> **Collected data entries**
- Opening Delimiter -
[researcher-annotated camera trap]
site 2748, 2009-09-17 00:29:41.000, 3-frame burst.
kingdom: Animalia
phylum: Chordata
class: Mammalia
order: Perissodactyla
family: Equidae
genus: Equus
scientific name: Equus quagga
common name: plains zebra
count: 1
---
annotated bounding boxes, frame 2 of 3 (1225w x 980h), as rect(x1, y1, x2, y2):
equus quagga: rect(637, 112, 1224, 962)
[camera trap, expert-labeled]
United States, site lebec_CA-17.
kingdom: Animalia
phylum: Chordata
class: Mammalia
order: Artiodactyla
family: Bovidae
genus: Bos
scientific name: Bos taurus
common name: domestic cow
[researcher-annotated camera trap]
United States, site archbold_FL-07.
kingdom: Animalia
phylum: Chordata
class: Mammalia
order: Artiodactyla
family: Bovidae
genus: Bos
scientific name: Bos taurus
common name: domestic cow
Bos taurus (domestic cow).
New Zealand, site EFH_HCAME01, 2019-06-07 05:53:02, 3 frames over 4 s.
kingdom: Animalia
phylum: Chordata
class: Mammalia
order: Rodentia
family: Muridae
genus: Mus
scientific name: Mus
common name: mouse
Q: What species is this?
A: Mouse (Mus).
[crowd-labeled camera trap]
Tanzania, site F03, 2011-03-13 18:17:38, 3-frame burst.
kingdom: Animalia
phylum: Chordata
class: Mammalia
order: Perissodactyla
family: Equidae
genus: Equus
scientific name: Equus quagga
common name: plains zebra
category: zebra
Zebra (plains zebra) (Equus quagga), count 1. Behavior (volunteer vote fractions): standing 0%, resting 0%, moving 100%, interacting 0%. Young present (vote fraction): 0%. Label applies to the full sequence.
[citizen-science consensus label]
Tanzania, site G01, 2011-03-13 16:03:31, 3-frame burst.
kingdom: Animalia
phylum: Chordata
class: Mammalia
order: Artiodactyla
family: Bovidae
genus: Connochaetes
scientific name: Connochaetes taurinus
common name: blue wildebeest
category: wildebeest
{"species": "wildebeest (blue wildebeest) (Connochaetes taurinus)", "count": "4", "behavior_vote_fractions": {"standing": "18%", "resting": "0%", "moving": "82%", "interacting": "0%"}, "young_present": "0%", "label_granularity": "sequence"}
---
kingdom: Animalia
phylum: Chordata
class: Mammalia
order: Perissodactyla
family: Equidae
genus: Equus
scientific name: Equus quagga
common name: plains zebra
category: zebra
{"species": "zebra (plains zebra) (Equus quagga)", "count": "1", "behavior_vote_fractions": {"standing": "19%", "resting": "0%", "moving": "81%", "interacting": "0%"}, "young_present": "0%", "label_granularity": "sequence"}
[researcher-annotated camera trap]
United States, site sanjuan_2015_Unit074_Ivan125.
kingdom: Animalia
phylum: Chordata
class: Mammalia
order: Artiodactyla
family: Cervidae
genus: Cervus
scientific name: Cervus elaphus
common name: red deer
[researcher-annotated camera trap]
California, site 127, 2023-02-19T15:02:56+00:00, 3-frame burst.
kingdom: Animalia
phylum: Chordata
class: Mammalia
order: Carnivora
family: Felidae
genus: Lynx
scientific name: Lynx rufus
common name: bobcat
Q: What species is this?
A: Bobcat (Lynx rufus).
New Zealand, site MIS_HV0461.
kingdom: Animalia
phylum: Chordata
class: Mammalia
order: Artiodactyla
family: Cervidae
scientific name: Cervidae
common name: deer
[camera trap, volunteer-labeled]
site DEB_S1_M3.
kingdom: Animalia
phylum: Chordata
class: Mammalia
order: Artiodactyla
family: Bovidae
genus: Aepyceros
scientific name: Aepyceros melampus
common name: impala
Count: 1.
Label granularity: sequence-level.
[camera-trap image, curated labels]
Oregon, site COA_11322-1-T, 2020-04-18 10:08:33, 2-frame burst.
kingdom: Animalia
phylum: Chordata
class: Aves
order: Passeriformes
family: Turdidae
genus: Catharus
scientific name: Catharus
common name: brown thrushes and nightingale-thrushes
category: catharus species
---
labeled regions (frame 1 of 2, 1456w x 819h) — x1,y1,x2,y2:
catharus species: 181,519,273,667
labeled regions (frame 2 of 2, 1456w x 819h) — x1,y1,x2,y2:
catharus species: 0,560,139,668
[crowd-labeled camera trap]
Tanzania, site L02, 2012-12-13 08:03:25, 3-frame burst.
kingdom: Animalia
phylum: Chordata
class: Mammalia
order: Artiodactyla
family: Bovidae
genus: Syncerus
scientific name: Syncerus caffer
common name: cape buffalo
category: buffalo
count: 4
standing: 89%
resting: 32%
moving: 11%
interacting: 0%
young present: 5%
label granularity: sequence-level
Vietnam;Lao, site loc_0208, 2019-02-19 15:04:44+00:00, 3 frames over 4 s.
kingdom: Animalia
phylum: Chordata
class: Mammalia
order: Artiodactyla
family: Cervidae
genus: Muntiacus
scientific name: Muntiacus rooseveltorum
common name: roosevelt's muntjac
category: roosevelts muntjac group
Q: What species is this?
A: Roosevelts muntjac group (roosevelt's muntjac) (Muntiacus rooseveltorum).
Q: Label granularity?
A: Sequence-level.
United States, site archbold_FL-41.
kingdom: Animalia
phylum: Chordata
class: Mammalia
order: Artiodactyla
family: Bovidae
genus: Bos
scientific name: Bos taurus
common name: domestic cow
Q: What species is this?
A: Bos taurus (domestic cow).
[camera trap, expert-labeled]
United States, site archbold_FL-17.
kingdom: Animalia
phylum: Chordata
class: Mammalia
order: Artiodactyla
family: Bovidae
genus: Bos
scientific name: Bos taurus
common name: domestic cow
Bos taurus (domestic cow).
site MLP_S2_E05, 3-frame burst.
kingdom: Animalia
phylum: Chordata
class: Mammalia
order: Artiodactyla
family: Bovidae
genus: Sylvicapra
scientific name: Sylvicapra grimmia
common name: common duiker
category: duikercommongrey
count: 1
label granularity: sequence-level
- Closing Delimiter -
From the data above, show each line that contains "blue".

> **Your solution**
common name: blue wildebeest
{"species": "wildebeest (blue wildebeest) (Connochaetes taurinus)", "count": "4", "behavior_vote_fractions": {"standing": "18%", "resting": "0%", "moving": "82%", "interacting": "0%"}, "young_present": "0%", "label_granularity": "sequence"}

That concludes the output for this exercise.